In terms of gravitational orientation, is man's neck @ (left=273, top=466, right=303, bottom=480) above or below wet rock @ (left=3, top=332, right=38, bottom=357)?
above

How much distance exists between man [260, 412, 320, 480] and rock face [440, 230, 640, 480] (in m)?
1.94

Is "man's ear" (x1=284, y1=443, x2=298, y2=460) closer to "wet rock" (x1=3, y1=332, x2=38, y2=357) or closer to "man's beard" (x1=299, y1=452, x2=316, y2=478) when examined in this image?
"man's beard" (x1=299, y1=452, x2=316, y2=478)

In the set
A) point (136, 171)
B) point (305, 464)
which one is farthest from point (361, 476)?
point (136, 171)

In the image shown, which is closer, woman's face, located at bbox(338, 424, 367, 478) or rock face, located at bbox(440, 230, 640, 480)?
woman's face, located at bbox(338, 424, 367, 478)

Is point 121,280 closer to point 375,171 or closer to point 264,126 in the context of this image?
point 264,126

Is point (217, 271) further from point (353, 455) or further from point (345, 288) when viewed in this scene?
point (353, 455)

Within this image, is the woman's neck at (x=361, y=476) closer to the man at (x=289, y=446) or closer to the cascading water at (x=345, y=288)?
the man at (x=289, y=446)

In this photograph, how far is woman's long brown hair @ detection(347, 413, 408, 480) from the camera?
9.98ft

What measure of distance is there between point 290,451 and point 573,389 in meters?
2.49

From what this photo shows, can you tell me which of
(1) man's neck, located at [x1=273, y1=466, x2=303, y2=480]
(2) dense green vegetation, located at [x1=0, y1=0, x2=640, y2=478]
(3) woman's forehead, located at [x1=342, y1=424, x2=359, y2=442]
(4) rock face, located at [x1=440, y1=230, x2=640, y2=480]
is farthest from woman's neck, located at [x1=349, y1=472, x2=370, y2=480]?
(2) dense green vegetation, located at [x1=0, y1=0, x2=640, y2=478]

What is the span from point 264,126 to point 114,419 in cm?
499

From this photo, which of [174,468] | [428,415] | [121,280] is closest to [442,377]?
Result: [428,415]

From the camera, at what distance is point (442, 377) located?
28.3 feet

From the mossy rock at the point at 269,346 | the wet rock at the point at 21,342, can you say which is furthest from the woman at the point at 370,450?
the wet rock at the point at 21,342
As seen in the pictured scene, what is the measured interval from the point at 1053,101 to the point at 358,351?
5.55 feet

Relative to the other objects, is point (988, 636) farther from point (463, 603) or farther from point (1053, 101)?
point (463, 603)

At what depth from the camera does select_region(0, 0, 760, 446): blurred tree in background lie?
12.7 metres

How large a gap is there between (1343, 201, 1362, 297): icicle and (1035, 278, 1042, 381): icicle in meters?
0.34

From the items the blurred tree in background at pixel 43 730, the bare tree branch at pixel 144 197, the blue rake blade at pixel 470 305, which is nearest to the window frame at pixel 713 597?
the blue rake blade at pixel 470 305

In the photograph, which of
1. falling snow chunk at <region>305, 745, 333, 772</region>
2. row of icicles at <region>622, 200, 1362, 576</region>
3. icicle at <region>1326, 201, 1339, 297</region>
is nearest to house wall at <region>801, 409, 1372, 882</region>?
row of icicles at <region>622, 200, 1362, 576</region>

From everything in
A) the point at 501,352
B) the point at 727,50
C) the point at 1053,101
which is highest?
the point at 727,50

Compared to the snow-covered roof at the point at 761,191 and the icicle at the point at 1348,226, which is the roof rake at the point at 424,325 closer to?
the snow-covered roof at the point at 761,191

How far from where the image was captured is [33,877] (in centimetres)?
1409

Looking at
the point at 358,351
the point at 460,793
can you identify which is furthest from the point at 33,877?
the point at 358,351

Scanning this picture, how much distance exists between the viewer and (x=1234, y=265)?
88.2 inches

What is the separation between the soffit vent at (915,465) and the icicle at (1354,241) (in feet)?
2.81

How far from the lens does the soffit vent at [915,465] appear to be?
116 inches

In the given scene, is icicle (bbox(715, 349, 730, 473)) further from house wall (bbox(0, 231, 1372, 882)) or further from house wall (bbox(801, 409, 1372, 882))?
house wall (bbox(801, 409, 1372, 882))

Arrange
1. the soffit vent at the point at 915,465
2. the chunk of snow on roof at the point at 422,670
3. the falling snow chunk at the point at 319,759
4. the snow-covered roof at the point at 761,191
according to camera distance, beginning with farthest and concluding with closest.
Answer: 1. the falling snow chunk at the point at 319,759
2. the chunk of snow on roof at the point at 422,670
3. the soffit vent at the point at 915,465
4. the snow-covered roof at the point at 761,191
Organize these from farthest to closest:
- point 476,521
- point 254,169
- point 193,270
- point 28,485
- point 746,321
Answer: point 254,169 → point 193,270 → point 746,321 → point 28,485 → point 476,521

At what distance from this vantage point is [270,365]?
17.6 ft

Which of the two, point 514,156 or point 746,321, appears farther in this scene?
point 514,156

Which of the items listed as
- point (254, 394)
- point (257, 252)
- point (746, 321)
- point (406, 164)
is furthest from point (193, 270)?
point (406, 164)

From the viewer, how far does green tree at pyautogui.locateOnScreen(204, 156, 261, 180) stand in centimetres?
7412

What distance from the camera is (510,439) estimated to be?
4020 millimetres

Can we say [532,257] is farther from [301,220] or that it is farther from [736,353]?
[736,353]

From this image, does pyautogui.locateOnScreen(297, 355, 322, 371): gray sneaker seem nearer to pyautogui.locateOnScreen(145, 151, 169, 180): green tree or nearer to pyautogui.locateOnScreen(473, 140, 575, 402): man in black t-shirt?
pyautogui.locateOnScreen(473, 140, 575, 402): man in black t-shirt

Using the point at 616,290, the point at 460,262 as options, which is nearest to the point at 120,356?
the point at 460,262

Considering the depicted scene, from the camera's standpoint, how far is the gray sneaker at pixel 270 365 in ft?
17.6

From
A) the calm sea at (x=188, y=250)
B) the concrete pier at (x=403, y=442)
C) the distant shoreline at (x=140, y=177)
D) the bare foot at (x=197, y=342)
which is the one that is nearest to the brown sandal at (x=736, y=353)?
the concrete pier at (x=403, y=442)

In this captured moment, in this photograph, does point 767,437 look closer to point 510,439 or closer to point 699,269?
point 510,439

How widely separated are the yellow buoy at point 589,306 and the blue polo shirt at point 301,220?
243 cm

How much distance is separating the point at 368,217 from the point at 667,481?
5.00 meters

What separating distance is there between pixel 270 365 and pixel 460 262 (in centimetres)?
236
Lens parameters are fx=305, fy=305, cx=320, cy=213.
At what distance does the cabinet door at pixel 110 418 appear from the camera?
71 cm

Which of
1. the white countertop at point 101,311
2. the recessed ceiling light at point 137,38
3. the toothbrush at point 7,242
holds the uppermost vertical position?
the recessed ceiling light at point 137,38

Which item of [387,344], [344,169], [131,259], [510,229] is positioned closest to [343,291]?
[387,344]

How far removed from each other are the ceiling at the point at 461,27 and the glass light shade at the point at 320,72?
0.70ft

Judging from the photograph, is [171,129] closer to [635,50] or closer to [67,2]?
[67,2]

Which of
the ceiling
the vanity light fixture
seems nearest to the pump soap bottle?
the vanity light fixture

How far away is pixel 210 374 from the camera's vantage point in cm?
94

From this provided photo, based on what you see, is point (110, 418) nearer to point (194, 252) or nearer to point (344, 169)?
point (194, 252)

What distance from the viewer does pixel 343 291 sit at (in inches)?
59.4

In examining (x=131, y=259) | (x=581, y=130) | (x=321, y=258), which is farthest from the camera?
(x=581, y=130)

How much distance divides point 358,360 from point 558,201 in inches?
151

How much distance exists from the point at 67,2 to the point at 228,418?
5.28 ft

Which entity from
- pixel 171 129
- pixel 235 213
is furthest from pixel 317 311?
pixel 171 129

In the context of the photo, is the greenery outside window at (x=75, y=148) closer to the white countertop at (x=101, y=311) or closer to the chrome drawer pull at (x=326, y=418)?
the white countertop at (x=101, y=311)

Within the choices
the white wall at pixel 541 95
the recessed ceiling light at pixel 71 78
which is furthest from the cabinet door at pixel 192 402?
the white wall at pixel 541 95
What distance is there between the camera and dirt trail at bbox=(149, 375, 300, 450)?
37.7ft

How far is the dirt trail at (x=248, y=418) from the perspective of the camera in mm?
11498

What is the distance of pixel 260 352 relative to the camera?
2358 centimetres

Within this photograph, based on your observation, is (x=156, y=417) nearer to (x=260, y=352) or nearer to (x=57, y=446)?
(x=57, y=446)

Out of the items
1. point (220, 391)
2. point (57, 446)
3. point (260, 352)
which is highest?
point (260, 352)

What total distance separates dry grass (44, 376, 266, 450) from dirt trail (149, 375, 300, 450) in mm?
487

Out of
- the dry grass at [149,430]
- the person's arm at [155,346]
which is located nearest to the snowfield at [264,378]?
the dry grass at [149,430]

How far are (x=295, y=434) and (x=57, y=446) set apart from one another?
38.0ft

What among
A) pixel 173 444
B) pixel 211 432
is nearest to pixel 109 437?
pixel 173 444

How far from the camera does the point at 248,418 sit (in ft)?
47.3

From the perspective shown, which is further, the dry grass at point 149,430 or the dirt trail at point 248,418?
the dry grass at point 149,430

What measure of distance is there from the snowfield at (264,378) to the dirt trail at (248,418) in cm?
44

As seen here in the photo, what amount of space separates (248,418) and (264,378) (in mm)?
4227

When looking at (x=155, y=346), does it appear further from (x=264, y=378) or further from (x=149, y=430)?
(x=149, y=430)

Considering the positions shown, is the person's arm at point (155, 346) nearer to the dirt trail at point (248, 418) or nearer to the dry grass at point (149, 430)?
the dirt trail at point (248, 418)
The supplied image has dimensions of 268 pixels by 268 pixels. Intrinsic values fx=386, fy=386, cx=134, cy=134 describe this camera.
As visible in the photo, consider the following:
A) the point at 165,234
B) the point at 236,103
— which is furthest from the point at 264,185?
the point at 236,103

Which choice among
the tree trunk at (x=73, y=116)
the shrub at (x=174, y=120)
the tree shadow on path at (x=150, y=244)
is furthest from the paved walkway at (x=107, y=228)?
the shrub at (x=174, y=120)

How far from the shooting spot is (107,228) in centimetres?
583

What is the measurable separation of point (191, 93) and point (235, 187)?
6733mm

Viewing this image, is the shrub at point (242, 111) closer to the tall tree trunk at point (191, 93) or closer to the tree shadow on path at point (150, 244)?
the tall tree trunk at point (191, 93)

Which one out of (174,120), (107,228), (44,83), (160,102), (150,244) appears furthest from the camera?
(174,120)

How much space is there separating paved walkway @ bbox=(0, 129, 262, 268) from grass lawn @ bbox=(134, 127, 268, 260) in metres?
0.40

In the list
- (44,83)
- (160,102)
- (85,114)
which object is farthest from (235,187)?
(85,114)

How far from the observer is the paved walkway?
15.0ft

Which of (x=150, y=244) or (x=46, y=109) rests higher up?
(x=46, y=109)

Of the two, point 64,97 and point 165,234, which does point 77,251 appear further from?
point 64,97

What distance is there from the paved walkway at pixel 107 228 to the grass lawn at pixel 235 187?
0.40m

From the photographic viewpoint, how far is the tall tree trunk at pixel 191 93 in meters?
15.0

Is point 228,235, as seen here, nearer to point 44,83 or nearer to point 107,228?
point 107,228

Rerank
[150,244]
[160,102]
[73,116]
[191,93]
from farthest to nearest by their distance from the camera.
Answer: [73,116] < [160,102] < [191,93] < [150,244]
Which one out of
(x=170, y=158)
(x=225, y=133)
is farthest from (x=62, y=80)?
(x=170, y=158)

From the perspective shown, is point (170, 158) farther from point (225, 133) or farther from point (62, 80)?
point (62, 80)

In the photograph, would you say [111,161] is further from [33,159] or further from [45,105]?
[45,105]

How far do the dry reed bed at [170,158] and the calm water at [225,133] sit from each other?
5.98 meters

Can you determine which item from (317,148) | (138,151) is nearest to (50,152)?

§ §

To do -
Please output the lines of the records exactly, everything from the line containing "Relative to the other" down to the line containing "12.7 metres", including both of those lines.

The completed task -
Relative to the other objects, is point (988, 636) farther from point (463, 603) or farther from point (1053, 101)?
point (463, 603)

At what depth from the camera does select_region(0, 0, 760, 446): blurred tree in background lie?
12.7 metres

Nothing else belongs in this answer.